Family businesses such as Lindy’s “had a lot of conversations that were really scary about how are we going to get through this,” said sales manager Aubrey Vincent. She said Lindy’s — which usually has annual sales of about $9 million to $10 million — had to unload many crabs whole instead of selling their meat to restaurants and grocery stores much more profitably. Selling crabs whole usually yields at least 50 percent less money.
Other plants also reported revenue being cut nearly in half, and Dorchester’s economy felt the effects.
This year, the plants said they got enough visas but remain concerned because they believe the program has gotten caught up in the administration’s efforts to tighten immigration policies.
“We don’t know what’s going to happen next year,” said Bill Seiling, executive vice president of the Chesapeake Bay Seafood Industries Association.
'I hope my kids understand'
When they’re not working or sleeping, the workers watch Spanish-language soap operas in the houses they share or play on their phones.
Often, they talk to their children in Mexico on video apps that don’t always function because of poor cell signals or lackluster WiFi.
“For the most part we really don’t have any time,” said Garcia, the Lindy’s worker who first entered the program at a Virginia plant 29 years ago.
“We’re always working. We even work Saturdays.
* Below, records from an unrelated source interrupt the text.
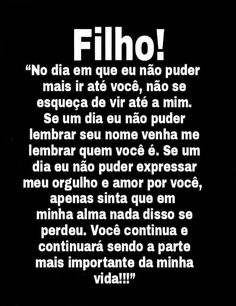 Recadinho básico para meus  Filhos!! Wise Quotes, Inspirational Quotes, Special Words, Love Poems, Insight, Psychology, Reflection, To My Daughter, Wisdom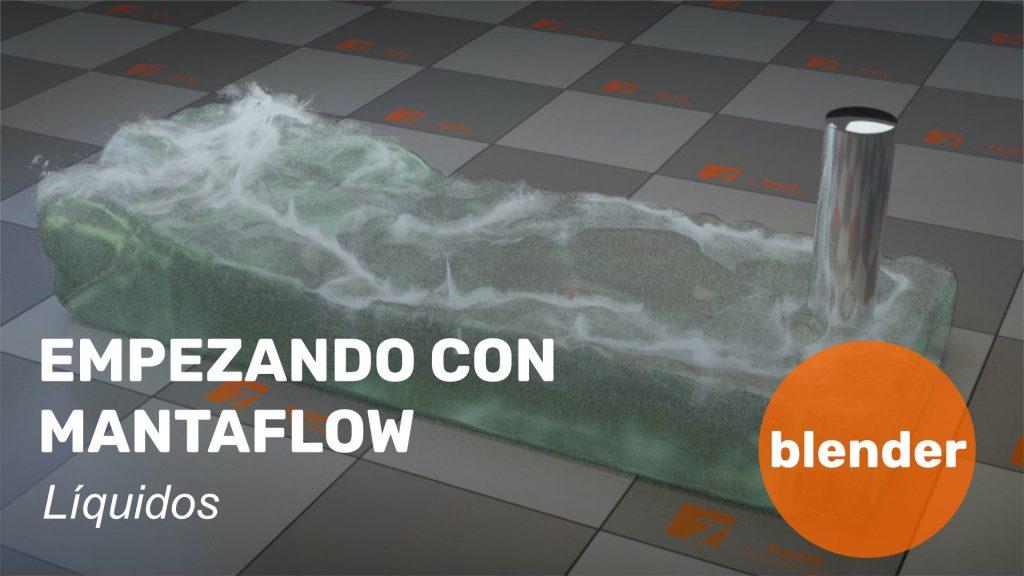 Empezando con Mantaflow, líquidos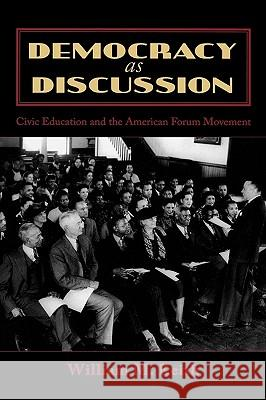 Democracy as Discussion: Civic Education and the American Forum Movement William M. Keith 9780739115077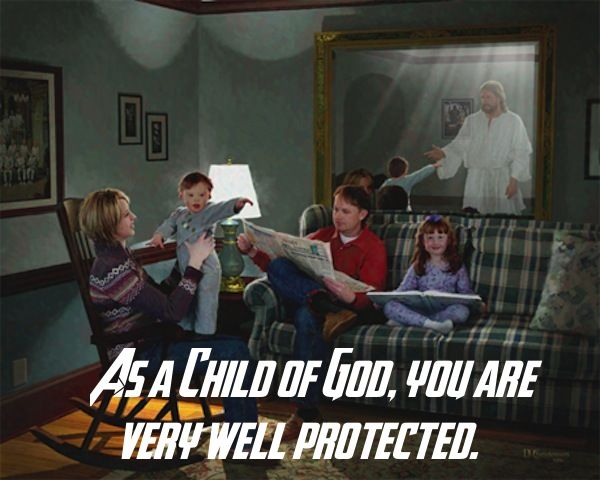 As a child of God, you are very well protected. ~~I am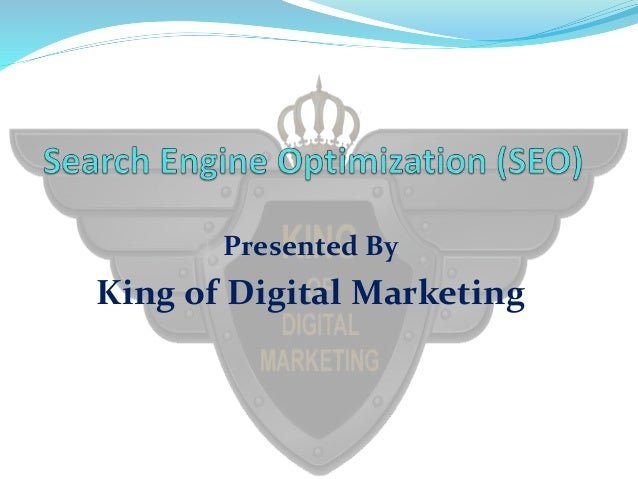 Presented By King of Digital Marketing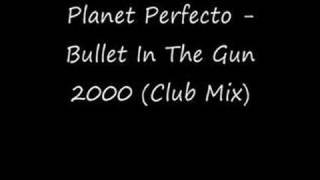 Planet Perfecto - Bullet In The Gun 2000 (Club Mix)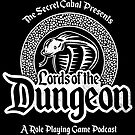 Lords of the Dungeon by TheSecretCabal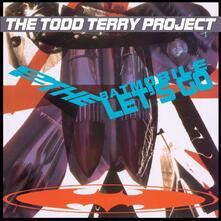 To the Batmobile. Let's Go (180 gr.) - Vinile LP di Todd Terry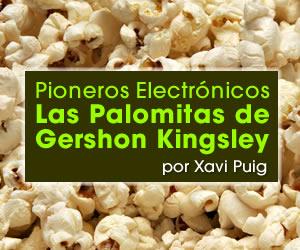 Pioneros Electrónicos: Las Palomitas de Gershon Kingsley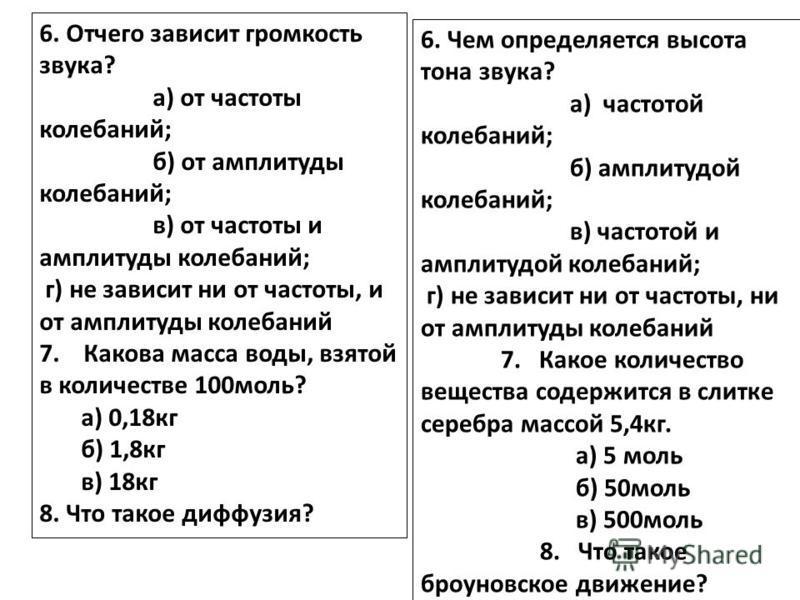 6. Отчего зависит громкость звука? а) от частоты колебаний; б) от амплитуды колебаний; в) от частоты и амплитуды колебаний; г) не зависит ни от частоты, и от амплитуды колебаний 7. Какова масса воды, взятой в количестве 100 моль? а) 0,18 кг б) 1,8 кг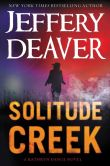 Book Cover Image. Title: Solitude Creek (Kathryn Dance Series #4), Author: Jeffery Deaver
The only day we take off is Sunday when they take us out to buy groceries,” she said. “If I have the opportunity, I go to Mass on Sundays.”
Staying busy is a salve of sorts because it blocks out the yearning to be back with their families. It is for them that Garcia, Vazquez and the others endure the separation year after year, earning money that in a rural Mexican village might pay for food all winter or finance such luxuries as an indoor bathroom. Garcia, who lives in a small city, said she has used the income to pay for her three daughters’ education.
“I hope my kids understand one day why I do this,” Vazquez said, “and why I have to be away.”